Quoted text →
Many teachers are familiar with content objectives. Some may also be familiar with language objectives. But if you’re like me, you might not have heard of a culture objective. In my podcast conversation with Dr. José Luís Medina Hernandez Franco Diaz Cruz Jr., we walk through his process of writing objectives.
What is a language objective?
A language objective identifies
- how students must use the language to comprehend the content and/or
- the language required to express understanding of the content.
Without a language objective, students are unclear about what they are supposed to do with the content or how to access it.
When teachers have identified a language objective, they make these expectations clear for students. Additionally, teachers now have a better idea of how to support students when a language objective is written.
A language objective is the how of a lesson while the content objective is the what of the lesson. Students need both to be successful at school. Teachers should also support these objectives with engaging lesson delivery.
4 + 1 Language Domains
One component in writing a language learning target is what Medina calls “4 + 1”. The four refers to the different language domains:
1) speaking
2) listening
3) reading
4) writing
Though an ideal lesson would require the use of all of the domains, Medina asks teachers to identify the main domain that they are focusing on.
The “+1” refers to the language learning strategy, such as noticing the order of adjectives in a sentence.
Ideally, teachers would post the five icons (the four language domains and the language learning strategy) displayed on the board. Only one of the icons would be identified, possibly by a clip, to visually communicate the domain that students will be developing in that particular lesson.
Simplified & Detailed Language Learning Targets
There are four steps to this process of creating a language learning target, which is Medina’s term for a language objective. If you follow these steps, you will be able to form a single sentence as a language objective.
1. Choose an academic verb for a language domain
Think about the thinking that students have to do when engaging with the content. Some of the most frequent categories of academic verbs used in schools are recall, explain, argue, discuss. Medina’s approach calls for us to identify one of the four language domains to be connected to this academic verb.
2. Identify the content
At this point, teachers select the content of the lesson. These are the discipline-specific topics, concepts, or knowledge found in the standards and curriculum guide.
3. Include a form of interaction
Think about how students will be interacting with the content. Will it be through an article, a video, an experiment, or a software program? With a partner, in groups, or including the entire class? If you have these first three steps, Medina calls this a simplified language learning target.
4. Specify the language learning strategy
The fourth step is optional, but adding it in results in what Medina calls a detailed language learning target. This step requires us to identify the strategy students will use to learn a language.
We are asking students to be metacognitive about language acquisition in this step. With this addition to a language objective, students are more likely to reach into their home language toolkit to find similarities and differences between the target language at school and their heritage language.
Additionally, having this step empowers them to be more in charge of their language learning journey. They develop linguistic tricks that turbocharge their ability to learn a new language.

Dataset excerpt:
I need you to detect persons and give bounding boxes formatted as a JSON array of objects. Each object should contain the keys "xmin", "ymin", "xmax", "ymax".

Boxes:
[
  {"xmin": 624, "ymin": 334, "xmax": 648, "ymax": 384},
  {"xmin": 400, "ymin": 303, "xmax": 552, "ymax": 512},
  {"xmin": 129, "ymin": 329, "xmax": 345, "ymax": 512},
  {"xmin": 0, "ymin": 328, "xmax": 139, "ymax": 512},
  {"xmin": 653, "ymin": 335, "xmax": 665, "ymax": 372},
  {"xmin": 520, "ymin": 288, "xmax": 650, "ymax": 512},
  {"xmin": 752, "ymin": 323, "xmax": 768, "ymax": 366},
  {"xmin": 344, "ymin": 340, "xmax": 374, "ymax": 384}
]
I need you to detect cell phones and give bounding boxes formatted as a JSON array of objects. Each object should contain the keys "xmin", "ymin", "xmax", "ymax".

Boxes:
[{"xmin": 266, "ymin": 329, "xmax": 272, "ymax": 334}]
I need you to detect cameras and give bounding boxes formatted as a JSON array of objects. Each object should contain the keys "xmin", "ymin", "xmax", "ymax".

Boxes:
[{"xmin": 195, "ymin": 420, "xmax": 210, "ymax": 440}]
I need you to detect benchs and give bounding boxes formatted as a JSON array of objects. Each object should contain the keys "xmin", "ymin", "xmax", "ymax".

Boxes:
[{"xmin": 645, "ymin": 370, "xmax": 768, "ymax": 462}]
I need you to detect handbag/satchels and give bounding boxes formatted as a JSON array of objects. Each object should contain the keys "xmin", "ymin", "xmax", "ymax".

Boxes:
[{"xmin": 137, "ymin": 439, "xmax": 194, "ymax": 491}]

Task goal → Please list the language domains named in the language objectives article. Work only from the language objectives article, not from the records.

Output for this task → Speaking, listening, reading, writing